The Effect of Soy Isoflavones on Nucleotide, Lipid and Drug Metabolism

Coronary heart disease is the leading cause of mortality in the U.S. and other western countries. Two risk factors for development of this disease are elevated total cholesterol (TC) and low-density lipoprotein cholesterol (LDL-C) levels. Therapies for highly elevated cholesterol levels generally include dietary modification and pharmaceutical treatment. Soy consumption lowers TC and LDL-C; replacing animal protein sources with soy protein in the diet is a suggested dietary modification to improve cholesterol profiles. However, the mechanism by which soy improves cholesterol profiles is unknown. We hypothesize that consumption of soy isoflavones can alter gene expression in human and rodent models, and that this may be one mechanism by which soy lowers cholesterol.

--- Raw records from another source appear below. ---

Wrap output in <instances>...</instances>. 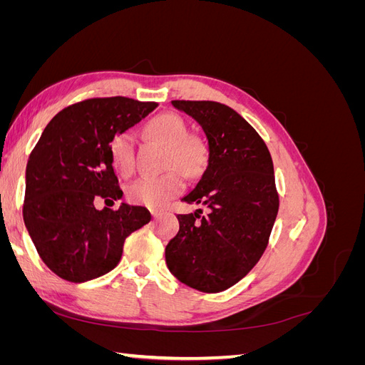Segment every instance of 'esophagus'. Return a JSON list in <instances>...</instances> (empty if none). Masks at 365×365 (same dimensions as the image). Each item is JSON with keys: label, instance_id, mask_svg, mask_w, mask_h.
<instances>
[{"label": "esophagus", "instance_id": "esophagus-1", "mask_svg": "<svg viewBox=\"0 0 365 365\" xmlns=\"http://www.w3.org/2000/svg\"><path fill=\"white\" fill-rule=\"evenodd\" d=\"M150 215H152L153 219H157L160 216V212H158V210H150Z\"/></svg>", "mask_w": 365, "mask_h": 365}]
</instances>
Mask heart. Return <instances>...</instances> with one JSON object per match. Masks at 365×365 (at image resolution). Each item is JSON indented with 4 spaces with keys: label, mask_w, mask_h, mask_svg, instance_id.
<instances>
[{
    "label": "heart",
    "mask_w": 365,
    "mask_h": 365,
    "mask_svg": "<svg viewBox=\"0 0 365 365\" xmlns=\"http://www.w3.org/2000/svg\"><path fill=\"white\" fill-rule=\"evenodd\" d=\"M148 134L169 148L168 164L169 170L178 168L189 178L201 176L208 164V146L197 135H189V126L178 114L165 113L152 118L148 123ZM111 158L115 170L129 176L135 169V146L134 135L130 132H121L111 143ZM178 171L169 172L158 178L145 176L132 182L128 190V200L134 204L149 208H160L168 204L184 189L182 175Z\"/></svg>",
    "instance_id": "b5f03b06"
}]
</instances>
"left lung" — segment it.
Listing matches in <instances>:
<instances>
[{
    "instance_id": "left-lung-1",
    "label": "left lung",
    "mask_w": 365,
    "mask_h": 365,
    "mask_svg": "<svg viewBox=\"0 0 365 365\" xmlns=\"http://www.w3.org/2000/svg\"><path fill=\"white\" fill-rule=\"evenodd\" d=\"M200 123L208 140V165L182 197L197 204L178 215L180 231L165 247L176 279L201 292L225 291L256 267L279 212L271 153L248 121L227 105L173 101Z\"/></svg>"
}]
</instances>
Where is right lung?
<instances>
[{"label": "right lung", "mask_w": 365, "mask_h": 365, "mask_svg": "<svg viewBox=\"0 0 365 365\" xmlns=\"http://www.w3.org/2000/svg\"><path fill=\"white\" fill-rule=\"evenodd\" d=\"M158 106L128 97L88 98L62 109L43 129L26 169L24 224L42 262L73 283L114 269L126 237L150 220L149 210L121 204L111 143Z\"/></svg>", "instance_id": "1"}]
</instances>
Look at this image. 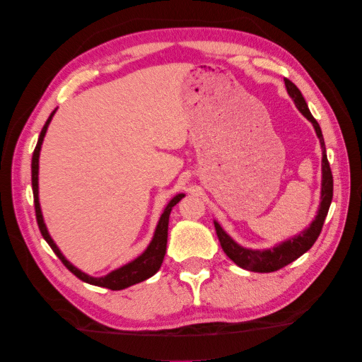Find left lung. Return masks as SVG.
<instances>
[{
  "instance_id": "obj_1",
  "label": "left lung",
  "mask_w": 362,
  "mask_h": 362,
  "mask_svg": "<svg viewBox=\"0 0 362 362\" xmlns=\"http://www.w3.org/2000/svg\"><path fill=\"white\" fill-rule=\"evenodd\" d=\"M284 86H286L288 95L293 98L294 105L297 110L302 112L303 117H307L313 125L316 132V136L320 139L321 151H322V158H321V202L320 208L316 211L315 219L310 223L307 229H303L300 233L291 237L284 242L275 245L274 248H265V250H252L246 248V246L238 245L235 240H233L229 233H227L218 221H214V229H216L219 243L223 246V250L227 256H229L233 262H235L238 267L250 272H259V274H269V272H275L283 269L284 265L294 262L297 257H300L303 252H307L312 248L316 238L320 237L322 224H325V219L327 216L329 206H331L332 202V191H334V182H332V173L331 167H329L327 156H326V146H325V138H322V132L320 124L316 122V119L310 112L305 98L302 97L299 88L296 87L289 79H284Z\"/></svg>"
}]
</instances>
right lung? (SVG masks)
<instances>
[{"mask_svg":"<svg viewBox=\"0 0 362 362\" xmlns=\"http://www.w3.org/2000/svg\"><path fill=\"white\" fill-rule=\"evenodd\" d=\"M55 111L57 110L50 112L47 122L44 124L42 130L40 133V138H37V144L35 148L33 157H31V187H33L36 221H37V226H40V230L42 233L44 240H46V242L49 243L50 248H52V251L57 255V257H59L60 261L65 264V267L84 283L93 284V286L107 288V289H112V291H120V289L133 286V284H136V283H141L144 280H148V278H151L152 275L157 274L158 269H160L162 262H163L165 251H167L168 218H170L171 208H173L177 204V202L185 197V194H176L175 197L168 202L167 206H165L163 213L160 214V219H158V223L156 226L154 235H152V240L149 242L148 248H146L138 257L133 259V261L127 262L125 265H122V267L110 272V274L105 275V276H90V275H87L86 272H82L78 267H74V265L69 262L65 256H63V252L59 250V246L55 245L52 237H50V233H49L47 227H46V223H44L41 205H40V186H37V175H40V152H41L44 136H46L47 127L50 124V120H52Z\"/></svg>","mask_w":362,"mask_h":362,"instance_id":"1","label":"right lung"}]
</instances>
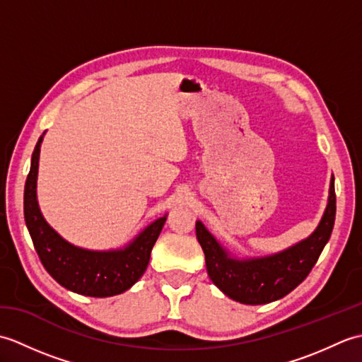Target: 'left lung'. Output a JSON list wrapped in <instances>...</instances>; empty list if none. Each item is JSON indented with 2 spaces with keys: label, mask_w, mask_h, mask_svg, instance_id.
Returning a JSON list of instances; mask_svg holds the SVG:
<instances>
[{
  "label": "left lung",
  "mask_w": 362,
  "mask_h": 362,
  "mask_svg": "<svg viewBox=\"0 0 362 362\" xmlns=\"http://www.w3.org/2000/svg\"><path fill=\"white\" fill-rule=\"evenodd\" d=\"M336 218L334 177L328 189V202L316 230L305 240L272 255L240 258L226 249L201 221L196 236L205 253L210 280L235 302L264 305L284 297L311 272L333 232Z\"/></svg>",
  "instance_id": "8db88e82"
}]
</instances>
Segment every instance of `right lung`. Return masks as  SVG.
Returning a JSON list of instances; mask_svg holds the SVG:
<instances>
[{
  "label": "right lung",
  "instance_id": "add662e5",
  "mask_svg": "<svg viewBox=\"0 0 362 362\" xmlns=\"http://www.w3.org/2000/svg\"><path fill=\"white\" fill-rule=\"evenodd\" d=\"M43 135L30 158L25 185V221L43 267L59 284L76 294L112 297L122 294L141 279L149 264L151 250L163 228L168 214L146 226L126 245L110 250H91L68 243L54 230L37 201L38 160Z\"/></svg>",
  "mask_w": 362,
  "mask_h": 362
}]
</instances>
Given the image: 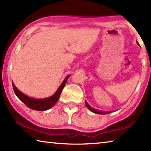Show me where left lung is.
I'll use <instances>...</instances> for the list:
<instances>
[{"label":"left lung","mask_w":151,"mask_h":151,"mask_svg":"<svg viewBox=\"0 0 151 151\" xmlns=\"http://www.w3.org/2000/svg\"><path fill=\"white\" fill-rule=\"evenodd\" d=\"M137 44L139 45V43L136 42ZM86 103V106H87V108L89 109V110H90V111H91L92 112H93V113H95V114H109L110 113V111H100L99 110H96V109L92 108L90 105H89L87 102H85Z\"/></svg>","instance_id":"1"}]
</instances>
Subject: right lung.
<instances>
[{
    "mask_svg": "<svg viewBox=\"0 0 151 151\" xmlns=\"http://www.w3.org/2000/svg\"><path fill=\"white\" fill-rule=\"evenodd\" d=\"M69 76L70 75L66 76V78L64 79V81H63L62 84L60 85L56 92L52 96L43 99H36L28 97V96L24 95V93H22L21 91H19V89L16 88V86L14 85V83H12V86L15 95H17V97L20 99L27 106L35 110L45 111L49 110V108L52 107L56 103V102L58 101L61 93H62L64 86H65L67 81L69 78Z\"/></svg>",
    "mask_w": 151,
    "mask_h": 151,
    "instance_id": "add662e5",
    "label": "right lung"
}]
</instances>
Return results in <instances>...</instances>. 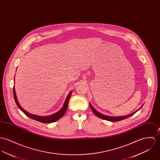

In addition to dietary modification, some individuals augment their diet with soy extract supplements. Some dietary supplements have been demonstrated to alter the effectiveness of conventional drugs. Since lipid- and cholesterol-lowering drugs are often prescribed concurrently with dietary modification, we are interested in elucidating potential interactions of soy isoflavones with prescription drugs. We have shown that mice consuming a diet containing both a triglyceride-lowering drug (fenofibrate) and soy isoflavones had lower serum and urinary and higher fecal fenofibrate concentrations than mice consuming a diet without isoflavones. Additionally, genes critical to the bile synthesis pathway were identified in this work to be induced in mice consuming an isoflavone-containing diet. Mice consuming a diet high in isoflavones demonstrated increased mRNA levels of cyp7a1 and cyp27a1 (the rate-limiting steps of the classic and alternative bile acid synthetic pathways, respectively), as well as decreased mRNA levels of asbt (a transporter which recovers bile acids back into enterohepatic recirculation). The outcome of these changes would be a decrease in recovered bile acids and a resulting increase in conversion of cholesterol to keep the bile acid pool in homeostasis. Serum total bile acids decreased in keeping with the mRNA changes. We also found that the effects were greatest when cholesterol was provided in the diet. Taken together, the isoflavones are able to affect gene expression in the bile synthetic pathway as well as alter the disposition of a lipid-lowering drug.